| Your tasks |
1. In the passage on Rossa's funeral, why were republican leaders at that time refraining from making inflammatory speeches?
2. From the passage on Rossa's funeral, extract the stretch from "Clarke chose Patrick" through "lined the route.".

| Passage shown |
Start of Block

Clarke chose Patrick Pearse, a barrister and schoolteacher who was known as the foremost orator of the time, to give the graveside oration. At that time republican leaders were refraining from making inflammatory speeches for fear of imprisonment at a crucial time in the preparations for a rising. When Pearse asked how far he should go, Clarke answered, "Make it hot as hell, throw discretion to the winds."

==Funeral and oration==

On arrival in Dublin, Rossa's remains were taken to the Pro-Cathedral and lay before the High Altar for one night, with a guard of Irish Volunteers. They then lay in state in City Hall, Dublin, again with a guard of honour, until the funeral. Thousands of Volunteers followed the hearse to Glasnevin Cemetery and hundreds of thousands lined the route.

Following the interment, Pearse delivered his oration. He spoke "on behalf of a new generation that has been re-baptised in the Fenian faith" and called on the Irish people to stand together for the achievement of the freedom of Ireland. And, he said, "we know only one definition of freedom: it is Tone's definition, it is Mitchel's definition, it is Rossa's definition" (that is, an Irish Republic). The tone of the oration made it very clear that an attempt would soon be made to establish an Irish Republic by force of arms. The oration concluded with a challenge to the "Defenders of this Realm":
They think that they have pacified Ireland. They think that they have purchased half of us and intimidated the other half. They think that they have foreseen everything, think that they have provided against everything; but the fools, the fools, the fools! – they have left us our Fenian dead, and while Ireland holds these graves, Ireland unfree shall never be at peace. The speech was followed by a volley of shots from a mixed party of Irish Volunteers and Irish Citizen Army men, and a Citizen Army bugler sounded "The Last Post".

End of Block

| Dataset |
Start of Block

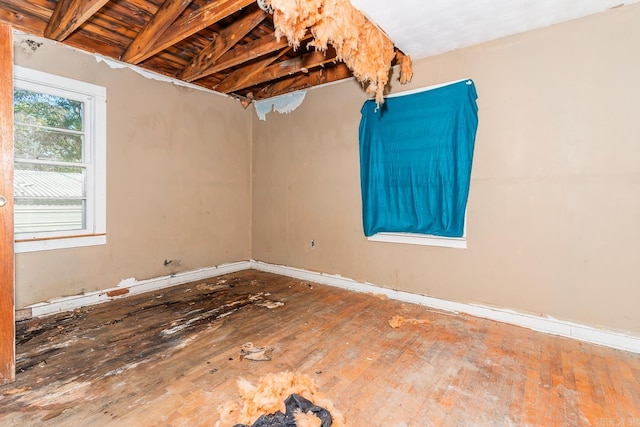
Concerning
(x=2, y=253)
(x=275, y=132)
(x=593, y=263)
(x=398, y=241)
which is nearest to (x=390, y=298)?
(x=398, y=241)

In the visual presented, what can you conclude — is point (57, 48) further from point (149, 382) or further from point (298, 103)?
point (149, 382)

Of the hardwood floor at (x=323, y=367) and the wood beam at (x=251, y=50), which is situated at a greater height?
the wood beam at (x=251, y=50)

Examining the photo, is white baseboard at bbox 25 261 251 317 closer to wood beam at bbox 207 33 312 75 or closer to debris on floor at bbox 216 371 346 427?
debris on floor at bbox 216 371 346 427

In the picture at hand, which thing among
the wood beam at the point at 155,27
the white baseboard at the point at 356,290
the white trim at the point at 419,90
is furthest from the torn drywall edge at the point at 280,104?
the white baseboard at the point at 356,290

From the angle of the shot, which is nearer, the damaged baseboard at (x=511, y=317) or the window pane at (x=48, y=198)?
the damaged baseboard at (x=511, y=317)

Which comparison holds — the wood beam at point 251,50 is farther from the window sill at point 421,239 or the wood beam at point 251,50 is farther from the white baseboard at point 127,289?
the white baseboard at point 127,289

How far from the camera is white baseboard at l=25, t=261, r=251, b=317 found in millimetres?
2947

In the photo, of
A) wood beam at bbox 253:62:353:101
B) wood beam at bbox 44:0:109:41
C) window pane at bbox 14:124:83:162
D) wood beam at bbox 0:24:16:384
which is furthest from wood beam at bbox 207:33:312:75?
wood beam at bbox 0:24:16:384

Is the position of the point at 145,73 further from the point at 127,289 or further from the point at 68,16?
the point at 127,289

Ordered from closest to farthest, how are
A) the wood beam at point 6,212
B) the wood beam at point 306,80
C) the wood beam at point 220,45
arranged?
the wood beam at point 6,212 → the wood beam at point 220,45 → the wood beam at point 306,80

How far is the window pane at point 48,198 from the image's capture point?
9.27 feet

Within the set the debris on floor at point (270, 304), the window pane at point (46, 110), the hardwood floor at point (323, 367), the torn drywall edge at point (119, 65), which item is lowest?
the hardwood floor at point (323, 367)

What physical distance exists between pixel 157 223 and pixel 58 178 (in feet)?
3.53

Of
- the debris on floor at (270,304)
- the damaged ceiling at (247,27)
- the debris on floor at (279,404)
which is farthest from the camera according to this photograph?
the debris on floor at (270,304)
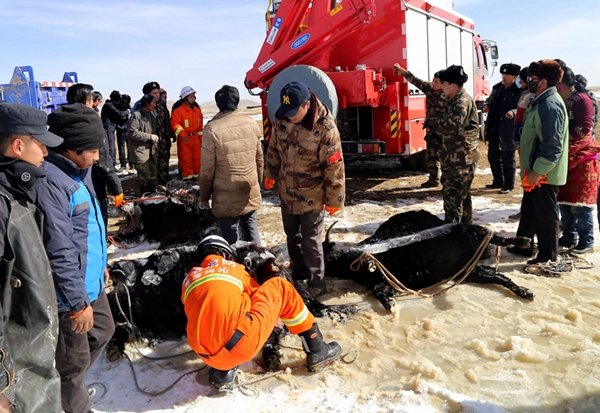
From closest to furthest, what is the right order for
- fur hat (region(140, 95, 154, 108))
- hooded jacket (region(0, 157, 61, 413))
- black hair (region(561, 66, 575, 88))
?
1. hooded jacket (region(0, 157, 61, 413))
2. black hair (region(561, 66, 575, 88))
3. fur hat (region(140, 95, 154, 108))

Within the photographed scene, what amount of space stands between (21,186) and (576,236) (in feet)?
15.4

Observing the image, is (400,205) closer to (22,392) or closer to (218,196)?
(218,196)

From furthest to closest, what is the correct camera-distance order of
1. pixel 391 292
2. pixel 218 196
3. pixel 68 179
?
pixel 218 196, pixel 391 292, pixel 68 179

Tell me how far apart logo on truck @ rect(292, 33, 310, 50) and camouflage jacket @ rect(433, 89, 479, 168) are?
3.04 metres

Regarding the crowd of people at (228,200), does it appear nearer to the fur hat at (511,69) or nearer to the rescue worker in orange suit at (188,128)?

End of Block
Start of Block

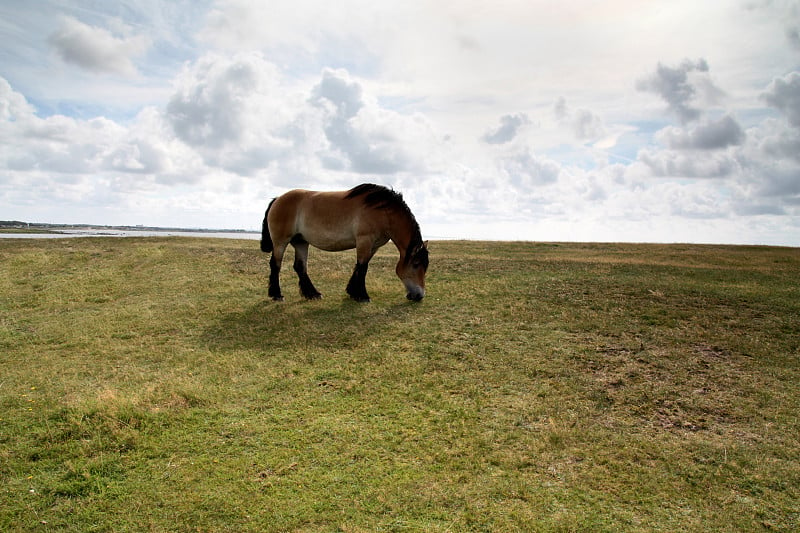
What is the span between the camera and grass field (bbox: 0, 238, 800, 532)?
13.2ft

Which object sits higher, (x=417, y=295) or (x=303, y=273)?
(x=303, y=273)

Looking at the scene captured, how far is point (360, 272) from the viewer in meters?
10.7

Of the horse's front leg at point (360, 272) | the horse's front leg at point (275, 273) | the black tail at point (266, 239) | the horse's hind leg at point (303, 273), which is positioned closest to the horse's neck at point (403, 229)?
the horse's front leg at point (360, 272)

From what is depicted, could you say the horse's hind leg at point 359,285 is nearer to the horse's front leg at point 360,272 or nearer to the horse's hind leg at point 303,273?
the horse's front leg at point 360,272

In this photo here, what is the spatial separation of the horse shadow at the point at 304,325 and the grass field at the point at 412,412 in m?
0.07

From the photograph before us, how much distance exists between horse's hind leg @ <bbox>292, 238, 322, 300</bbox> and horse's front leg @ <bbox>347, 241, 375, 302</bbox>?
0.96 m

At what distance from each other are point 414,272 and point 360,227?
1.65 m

End of Block

| Solutions for each task |
1. They feared imprisonment at a crucial time in the preparations for a rising.

2.
Clarke chose Patrick Pearse, a barrister and schoolteacher who was known as the foremost orator of the time, to give the graveside oration. At that time republican leaders were refraining from making inflammatory speeches for fear of imprisonment at a crucial time in the preparations for a rising. When Pearse asked how far he should go, Clarke answered, "Make it hot as hell, throw discretion to the winds."

==Funeral and oration==

On arrival in Dublin, Rossa's remains were taken to the Pro-Cathedral and lay before the High Altar for one night, with a guard of Irish Volunteers. They then lay in state in City Hall, Dublin, again with a guard of honour, until the funeral. Thousands of Volunteers followed the hearse to Glasnevin Cemetery and hundreds of thousands lined the route.